■ WHAT YOU NEED TO DO: Copy the lines of the data below verbatim, starting at the line containing "From closest to" and ending at the line containing "box(0, 264, 12, 281): twig →", both included.

■ Dataset entries:
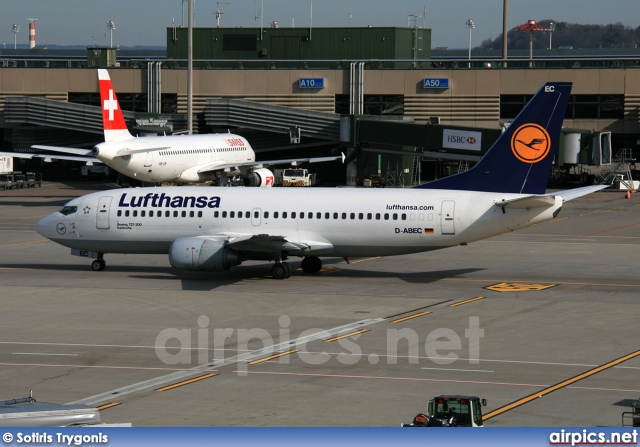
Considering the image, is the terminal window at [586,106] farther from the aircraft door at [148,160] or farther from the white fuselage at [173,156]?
the aircraft door at [148,160]

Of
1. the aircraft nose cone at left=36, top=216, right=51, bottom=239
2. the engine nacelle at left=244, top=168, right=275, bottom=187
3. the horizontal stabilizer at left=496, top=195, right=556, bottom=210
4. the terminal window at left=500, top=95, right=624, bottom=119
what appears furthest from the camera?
the terminal window at left=500, top=95, right=624, bottom=119

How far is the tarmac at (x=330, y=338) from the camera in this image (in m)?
24.9

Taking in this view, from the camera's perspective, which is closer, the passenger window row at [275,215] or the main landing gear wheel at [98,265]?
the passenger window row at [275,215]

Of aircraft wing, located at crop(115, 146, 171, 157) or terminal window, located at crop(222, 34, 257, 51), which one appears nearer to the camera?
aircraft wing, located at crop(115, 146, 171, 157)

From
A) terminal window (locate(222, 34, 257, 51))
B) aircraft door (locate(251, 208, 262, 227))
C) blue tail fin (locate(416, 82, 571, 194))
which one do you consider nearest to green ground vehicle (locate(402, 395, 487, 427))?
blue tail fin (locate(416, 82, 571, 194))

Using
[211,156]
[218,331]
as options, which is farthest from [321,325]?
[211,156]

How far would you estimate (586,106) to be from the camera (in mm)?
98062

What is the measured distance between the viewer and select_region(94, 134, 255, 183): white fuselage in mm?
76125

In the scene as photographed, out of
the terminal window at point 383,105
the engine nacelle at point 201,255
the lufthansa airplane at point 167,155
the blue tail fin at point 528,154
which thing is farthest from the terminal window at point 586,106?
the engine nacelle at point 201,255

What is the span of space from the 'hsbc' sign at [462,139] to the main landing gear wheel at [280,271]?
4241 centimetres

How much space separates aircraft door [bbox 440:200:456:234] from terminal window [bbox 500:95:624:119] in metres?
57.0

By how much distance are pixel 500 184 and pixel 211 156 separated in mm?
44027

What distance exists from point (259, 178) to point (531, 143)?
142ft

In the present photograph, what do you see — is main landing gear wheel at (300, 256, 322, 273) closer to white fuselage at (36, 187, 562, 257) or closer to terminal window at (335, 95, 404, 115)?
white fuselage at (36, 187, 562, 257)
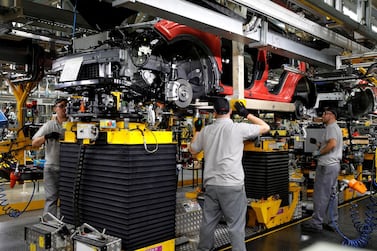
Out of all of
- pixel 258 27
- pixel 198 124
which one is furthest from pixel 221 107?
pixel 198 124

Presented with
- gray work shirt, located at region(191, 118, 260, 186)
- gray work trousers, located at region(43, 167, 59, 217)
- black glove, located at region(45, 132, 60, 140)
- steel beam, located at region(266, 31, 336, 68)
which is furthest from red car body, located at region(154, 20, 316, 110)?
gray work trousers, located at region(43, 167, 59, 217)

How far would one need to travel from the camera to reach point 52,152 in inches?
185

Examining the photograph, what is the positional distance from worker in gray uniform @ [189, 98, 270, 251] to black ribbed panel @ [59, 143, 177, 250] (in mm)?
354

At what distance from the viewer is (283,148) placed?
5.70 metres

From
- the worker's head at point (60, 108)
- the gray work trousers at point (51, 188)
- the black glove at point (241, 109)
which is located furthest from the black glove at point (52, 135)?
the black glove at point (241, 109)

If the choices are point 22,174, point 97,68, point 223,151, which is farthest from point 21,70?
point 223,151

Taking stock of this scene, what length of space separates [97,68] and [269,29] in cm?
190

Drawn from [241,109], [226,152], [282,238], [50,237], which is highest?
[241,109]

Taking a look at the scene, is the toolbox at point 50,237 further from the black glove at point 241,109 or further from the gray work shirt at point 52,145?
the black glove at point 241,109

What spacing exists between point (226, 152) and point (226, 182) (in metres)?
0.28

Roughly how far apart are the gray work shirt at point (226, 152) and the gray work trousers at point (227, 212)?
0.24ft

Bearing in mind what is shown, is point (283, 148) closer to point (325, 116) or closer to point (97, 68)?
point (325, 116)

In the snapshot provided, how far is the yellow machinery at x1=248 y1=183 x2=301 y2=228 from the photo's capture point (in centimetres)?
518

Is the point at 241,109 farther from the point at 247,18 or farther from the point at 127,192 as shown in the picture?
the point at 127,192
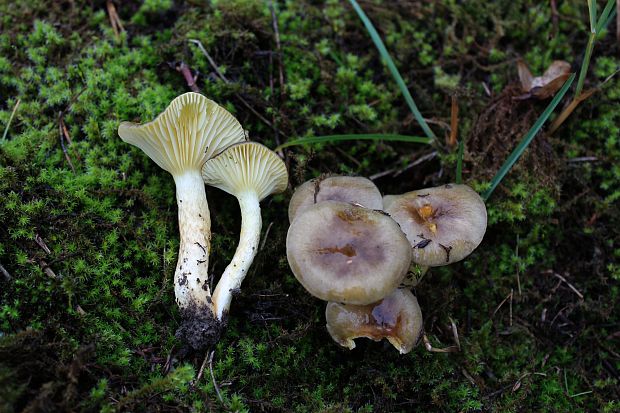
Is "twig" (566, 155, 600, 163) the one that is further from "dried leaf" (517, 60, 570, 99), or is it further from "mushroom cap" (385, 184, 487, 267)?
"mushroom cap" (385, 184, 487, 267)

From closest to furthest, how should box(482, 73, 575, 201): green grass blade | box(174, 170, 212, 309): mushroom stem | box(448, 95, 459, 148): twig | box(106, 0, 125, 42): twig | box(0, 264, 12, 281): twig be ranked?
box(0, 264, 12, 281): twig → box(174, 170, 212, 309): mushroom stem → box(482, 73, 575, 201): green grass blade → box(448, 95, 459, 148): twig → box(106, 0, 125, 42): twig

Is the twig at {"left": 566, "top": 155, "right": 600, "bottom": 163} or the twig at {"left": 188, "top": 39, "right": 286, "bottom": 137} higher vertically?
the twig at {"left": 188, "top": 39, "right": 286, "bottom": 137}

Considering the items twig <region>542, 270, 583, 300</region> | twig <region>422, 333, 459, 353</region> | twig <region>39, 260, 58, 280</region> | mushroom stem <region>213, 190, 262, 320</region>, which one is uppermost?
twig <region>39, 260, 58, 280</region>

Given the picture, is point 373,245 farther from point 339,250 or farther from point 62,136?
point 62,136

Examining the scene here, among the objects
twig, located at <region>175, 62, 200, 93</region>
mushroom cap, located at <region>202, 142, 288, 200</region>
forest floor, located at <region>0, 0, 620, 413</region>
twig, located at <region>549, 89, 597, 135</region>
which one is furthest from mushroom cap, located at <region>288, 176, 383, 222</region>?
twig, located at <region>549, 89, 597, 135</region>

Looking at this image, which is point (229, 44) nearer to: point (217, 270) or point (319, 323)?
point (217, 270)

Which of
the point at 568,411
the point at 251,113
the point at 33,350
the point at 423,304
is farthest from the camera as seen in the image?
the point at 251,113

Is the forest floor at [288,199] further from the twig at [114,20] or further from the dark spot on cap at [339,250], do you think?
the dark spot on cap at [339,250]

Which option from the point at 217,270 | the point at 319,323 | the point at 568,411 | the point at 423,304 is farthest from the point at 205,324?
the point at 568,411
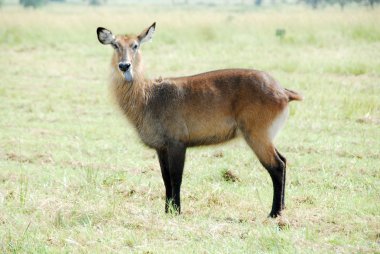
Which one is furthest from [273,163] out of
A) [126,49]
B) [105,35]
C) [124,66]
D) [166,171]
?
[105,35]

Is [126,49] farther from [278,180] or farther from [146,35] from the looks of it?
[278,180]

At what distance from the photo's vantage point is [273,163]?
19.0ft

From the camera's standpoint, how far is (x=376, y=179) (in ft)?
22.5

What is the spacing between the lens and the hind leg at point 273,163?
18.9 ft

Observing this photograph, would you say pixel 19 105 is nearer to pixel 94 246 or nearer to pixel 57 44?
pixel 94 246

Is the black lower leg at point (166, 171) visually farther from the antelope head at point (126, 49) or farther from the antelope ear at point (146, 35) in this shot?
the antelope ear at point (146, 35)

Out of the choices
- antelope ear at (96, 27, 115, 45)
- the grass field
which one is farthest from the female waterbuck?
the grass field

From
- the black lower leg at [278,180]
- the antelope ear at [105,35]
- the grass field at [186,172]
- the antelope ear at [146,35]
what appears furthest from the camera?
the antelope ear at [146,35]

■ FULL RESPONSE:
From closest to furthest, how should box(482, 73, 575, 201): green grass blade | box(174, 170, 212, 309): mushroom stem | box(448, 95, 459, 148): twig | box(106, 0, 125, 42): twig | box(0, 264, 12, 281): twig be ranked?
box(0, 264, 12, 281): twig → box(174, 170, 212, 309): mushroom stem → box(482, 73, 575, 201): green grass blade → box(448, 95, 459, 148): twig → box(106, 0, 125, 42): twig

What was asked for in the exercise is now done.